In terms of likely scenarios in the upcoming U.S. elections, of course much emphasis was placed on the potential detrimental effect of an Obama, Clinton, or combined Clinton-Obama ticket—their healthcare programmes agree on practically every key point (negotiating power, generic access, comparative effectiveness, parallel trade, etc.). Still, it was reminded that most of the radical reforms—including the 15.1% rebates—have come under Republican administrations, and that there is major hostility emanating from the ranks of individual Republican senators, notably on the issue of drug safety. Gary Johnson of Inpharmation felt that the primary threat on the pricing front in the United States came from changes in the benchmark price, which has traditionally been referenced to branded drugs. Payers are increasingly unwilling to accept this when generics enter the market, and this may have profound implications on lifecycle management—in effect, the lifecycle of drugs may indeed begin at launch, but will end earlier than patent expiration, when generics of its nearest competitor enters the market. The current, post-Zocor (simvastatin) statin market is perhaps the most obvious case in point.
Outlook and Implications
Much of the conference was devoted to concerns over risks to reputations risks in the pharmaceutical industry, particularly with upcoming documentaries such as Michael Moore’s Sicko in mind. The main area of misunderstanding, it was felt, is over communication with both patients and the government, and that the lack of dialogue between marketing and pricing departments within pharmaceutical companies was partially to blame. In particular, the language of the pharma position has not reached grassroots levels. Global Insight is slightly more optimistic in this regard, and has recently noted an upswing in general sentiment as a result of signs of increased R&D productivity and reduced headwind from setbacks such as Vioxx (rofecoxib).

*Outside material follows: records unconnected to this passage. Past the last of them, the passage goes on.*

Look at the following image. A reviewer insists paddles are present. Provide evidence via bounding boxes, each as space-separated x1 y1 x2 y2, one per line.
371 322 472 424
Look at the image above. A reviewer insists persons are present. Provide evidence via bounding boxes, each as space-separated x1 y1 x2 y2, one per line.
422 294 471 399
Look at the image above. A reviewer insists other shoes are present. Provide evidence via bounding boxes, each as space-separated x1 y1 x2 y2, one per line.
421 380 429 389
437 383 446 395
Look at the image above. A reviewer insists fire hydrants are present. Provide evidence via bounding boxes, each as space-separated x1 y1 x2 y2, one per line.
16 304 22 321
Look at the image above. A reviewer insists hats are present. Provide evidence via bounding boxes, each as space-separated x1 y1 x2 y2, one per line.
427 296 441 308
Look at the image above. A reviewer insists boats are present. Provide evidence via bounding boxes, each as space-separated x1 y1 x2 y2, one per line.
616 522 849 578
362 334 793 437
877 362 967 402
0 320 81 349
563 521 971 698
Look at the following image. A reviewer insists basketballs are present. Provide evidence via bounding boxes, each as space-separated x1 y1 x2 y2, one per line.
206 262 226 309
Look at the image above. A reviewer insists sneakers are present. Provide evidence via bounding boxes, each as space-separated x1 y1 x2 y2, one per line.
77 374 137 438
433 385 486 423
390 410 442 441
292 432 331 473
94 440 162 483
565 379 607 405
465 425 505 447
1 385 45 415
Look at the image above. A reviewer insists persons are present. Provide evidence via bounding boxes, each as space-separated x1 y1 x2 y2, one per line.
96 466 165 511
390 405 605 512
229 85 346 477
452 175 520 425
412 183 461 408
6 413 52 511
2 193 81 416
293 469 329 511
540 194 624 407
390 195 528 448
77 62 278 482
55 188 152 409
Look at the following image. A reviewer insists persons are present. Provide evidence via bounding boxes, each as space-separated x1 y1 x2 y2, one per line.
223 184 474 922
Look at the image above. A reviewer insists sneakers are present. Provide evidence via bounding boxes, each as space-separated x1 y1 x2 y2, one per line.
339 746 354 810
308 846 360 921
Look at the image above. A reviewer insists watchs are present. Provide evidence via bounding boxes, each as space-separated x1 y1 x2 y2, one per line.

The two days were rounded up with discussions on the tension between U.S. legislators and the pharmaceutical industry. Although much of the legislative process is beyond the spectre of pharmaceutical companies, particularly in a hostile environment in which pharma’s message is generally not coming across, it was generally felt that the industry’s fate was still very much in its own hands. Several speakers noted that major legislation in most industries have the actual quiet backing of its big players, and that reforms can in effect be captured by the pharmaceutical industry; although this may seem counterintuitive, there are significant examples of reforms that at first seemed bad for the industry actually turning out in its favour. Barriers to entry in the reform process can have the effect of restricting competitors, particularly those with smaller resources. Thus, although Big Pharma is unlikely to drive healthcare economics up the agenda, it could have highly significant benefits in terms downgrading—or entirely removing—certain competitors from formulary listings or tiers.